Later, he left the Air Force as a captain to start a new life as lawyer and a city councilman in California.

After recovering, Bulli continued to fly B-52s. At one point, he returned to Maine to serve at Loring Air Force Base. He retired as a colonel from the Air Force in Nebraska, where he lives.

Coming at the height of the Cold War, the flight showed that risks and sacrifices even outside of combat were significant. The crash left nine children without fathers and six women without husbands, Adler said.

"People who're killed in peacetime are often forgotten. Memorial Day events often forget them. Veterans Day events often forget them," said Adler, 81, who lives outside Davis, Calif.

But the crashes in Maine and New Mexico helped to make the B-52 the reliable aircraft it is today by revealing a fatal weakness in an aircraft that wasn't designed for low-level flying: The vertical stabilizer snapped off under certain conditions.

Fifty years after the crash, much of the debris remains on Elephant Mountain. Torn pieces of riveted metal. Wing chunks with hydraulic tubes dangling. Parts of the fuselage. Bundles of wire. Wheels and strut assemblies. The 40-foot-tall vertical stabilizer remains where it landed, 1½ miles from the other wreckage.

About 10 miles away, at the clubhouse for the Moosehead Riders snowmobile club, newspaper clippings, Bulli's parachute and Adler's ejection seat are on display. The club has held ceremonies for 20 years at the site and will hold this year's on Saturday, ahead of the anniversary. Pomerleau has taken over organizing the remembrances from another club member, Pete Pratt, who helped keep memory of the flight alive for years.

Pratt has been to the crash site a hundred times, but it's still an emotional experience.
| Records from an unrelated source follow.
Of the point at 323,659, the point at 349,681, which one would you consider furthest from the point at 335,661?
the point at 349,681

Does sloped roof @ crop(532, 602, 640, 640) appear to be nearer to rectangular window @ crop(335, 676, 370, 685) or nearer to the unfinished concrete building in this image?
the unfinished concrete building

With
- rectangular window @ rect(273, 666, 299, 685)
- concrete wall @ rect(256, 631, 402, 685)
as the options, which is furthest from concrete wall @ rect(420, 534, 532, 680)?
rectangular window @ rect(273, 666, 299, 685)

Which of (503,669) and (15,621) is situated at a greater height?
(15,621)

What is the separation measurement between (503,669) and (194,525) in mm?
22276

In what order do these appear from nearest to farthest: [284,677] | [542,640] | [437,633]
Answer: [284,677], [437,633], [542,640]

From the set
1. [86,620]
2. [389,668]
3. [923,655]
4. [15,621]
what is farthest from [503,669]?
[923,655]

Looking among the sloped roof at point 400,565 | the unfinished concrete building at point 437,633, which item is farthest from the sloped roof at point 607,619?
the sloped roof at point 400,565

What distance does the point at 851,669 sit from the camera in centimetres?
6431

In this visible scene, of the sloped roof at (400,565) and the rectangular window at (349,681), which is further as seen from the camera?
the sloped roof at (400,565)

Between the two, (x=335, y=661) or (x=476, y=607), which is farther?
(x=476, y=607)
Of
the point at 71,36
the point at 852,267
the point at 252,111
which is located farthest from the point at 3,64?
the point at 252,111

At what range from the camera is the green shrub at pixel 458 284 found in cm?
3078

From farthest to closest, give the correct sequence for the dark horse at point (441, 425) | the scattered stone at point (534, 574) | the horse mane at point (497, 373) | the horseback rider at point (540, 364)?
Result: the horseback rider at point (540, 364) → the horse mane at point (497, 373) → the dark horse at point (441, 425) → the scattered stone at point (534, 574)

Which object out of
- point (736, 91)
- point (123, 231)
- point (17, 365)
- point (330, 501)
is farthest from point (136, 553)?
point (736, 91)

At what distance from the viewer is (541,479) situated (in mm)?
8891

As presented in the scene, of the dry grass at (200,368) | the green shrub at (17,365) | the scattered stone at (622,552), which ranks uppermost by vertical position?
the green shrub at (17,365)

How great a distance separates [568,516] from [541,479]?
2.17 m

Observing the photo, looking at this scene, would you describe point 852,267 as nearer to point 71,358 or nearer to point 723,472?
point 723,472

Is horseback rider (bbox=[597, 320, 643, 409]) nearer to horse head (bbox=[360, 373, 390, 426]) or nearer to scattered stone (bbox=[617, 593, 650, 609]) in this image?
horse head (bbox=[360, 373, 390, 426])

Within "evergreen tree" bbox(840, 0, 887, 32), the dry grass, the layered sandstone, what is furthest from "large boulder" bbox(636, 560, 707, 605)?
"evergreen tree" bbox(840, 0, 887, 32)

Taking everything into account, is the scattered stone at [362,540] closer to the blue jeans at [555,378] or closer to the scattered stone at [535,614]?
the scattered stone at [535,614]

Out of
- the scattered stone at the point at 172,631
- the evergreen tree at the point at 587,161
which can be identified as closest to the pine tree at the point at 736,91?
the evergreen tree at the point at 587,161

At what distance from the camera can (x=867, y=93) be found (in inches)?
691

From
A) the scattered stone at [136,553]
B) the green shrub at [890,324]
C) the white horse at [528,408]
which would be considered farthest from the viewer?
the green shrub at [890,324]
Tears welled in his eyes on a recent visit.

"It's a very solemn place," said Pomerleau, who joined Pratt at the site. "You think of the families, the wives who lost their husbands, the kids who lost their fathers, the grandchildren who heard the stories. There's so much to absorb."


----------



## Njaco (Jan 13, 2013)

Thanks for posting this.


----------



## Vassili Zaitzev (Jan 13, 2013)

Somber.


----------



## syscom3 (Jan 14, 2013)

I just read that.


----------



## R Pope (Jan 14, 2013)

I have a picture in a Wings magazine of a BUF with the vertical stab missing. It landed safely, though, giving the AF some clues on how there was a problem and how to fix it.


----------